Figure 8. Similar gene expression and pathway activity after the 1st and 7th daily dose of vorinostat.

(A) ANOVA (F-test) heatmap of top 50 DEGs from matched donor supervised analysis (n = 5) comparing gene expression at 2 hours following the first dose (day 0+2 hours), day 7 (7d; prior to the seventh dose), and two hours following the seventh dose (day 7+2 hours). Gene Expression was adjusted for baseline expression and represented as a gene-wise standardized expression (Z-score), with p-value<0.05. The heatmap shows hierarchical clustering of day 0+2 hour and day 7+2 hour timepoints for each subject indicative of highly congruent gene expression profiles. Checkerboard maps of DEG (B) two hours following the initial dose of vorinostat compared to baseline and (C) two hours following the seventh dose of vorinostat compared to prior to the seventh dose. The top 10 common enriched pathways are shown on the y-axis and leading edge analysis (gene members contributing most to enrichment) is plotted along the x-axis. Scale represents log₂ fold change. Genes up- or down-regulated similarly between the two time-points are indicated by black arrowheads whereas genes highlighted in red boxes are inversely or differentially regulated between time points.

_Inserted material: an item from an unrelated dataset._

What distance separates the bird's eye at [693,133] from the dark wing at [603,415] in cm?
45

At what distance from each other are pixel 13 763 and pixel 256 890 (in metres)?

Figure 9. Changes in gene expression over the duration of study with most early changes occurring in T-cells.

(A) ANOVA (F-test) heatmap of top 50 differentially expressed genes (DEGs) from matched donor supervised analysis (n = 9) comparing gene expression one, 14 and 84 days following the initial dose of vorinostat. Gene Expression was adjusted for baseline expression and represented as a gene-wise standardized expression (Z-score), with p-values<0.05. (B) Checkerboard map of differentially expressed genes 84 days after the initial dose of vorinostat (70 days post cessation of drug) compared to baseline showing the top 10 enriched pathways using gene subset enrichment analysis (GSEA) on the y-axis and leading edge analysis (gene members contributing most to enrichment) plotted along the x-axis. Scale represents log₂ fold change where red corresponds to up- and blue down-regulated genes respectively. (C) Pathway heatmap illustrates enrichment of gene expression in PBMC subsets at different timepoints compared to baseline. Red and blue represent up and down regulated expression of gene subsets respectively. (D) Checkerboard map of DEG at each timepoint compared to baseline. The cell subsets (modules) are plotted on the y-axis and gene members contributing to enrichment plotted on the x-axis. Scale represents log₂ fold change. Red and blue boxes represent up and down gene regulation respectively. mDC = myeloid cells; pDC = plasmacytoid dendritic cells; NK = natural killer cells.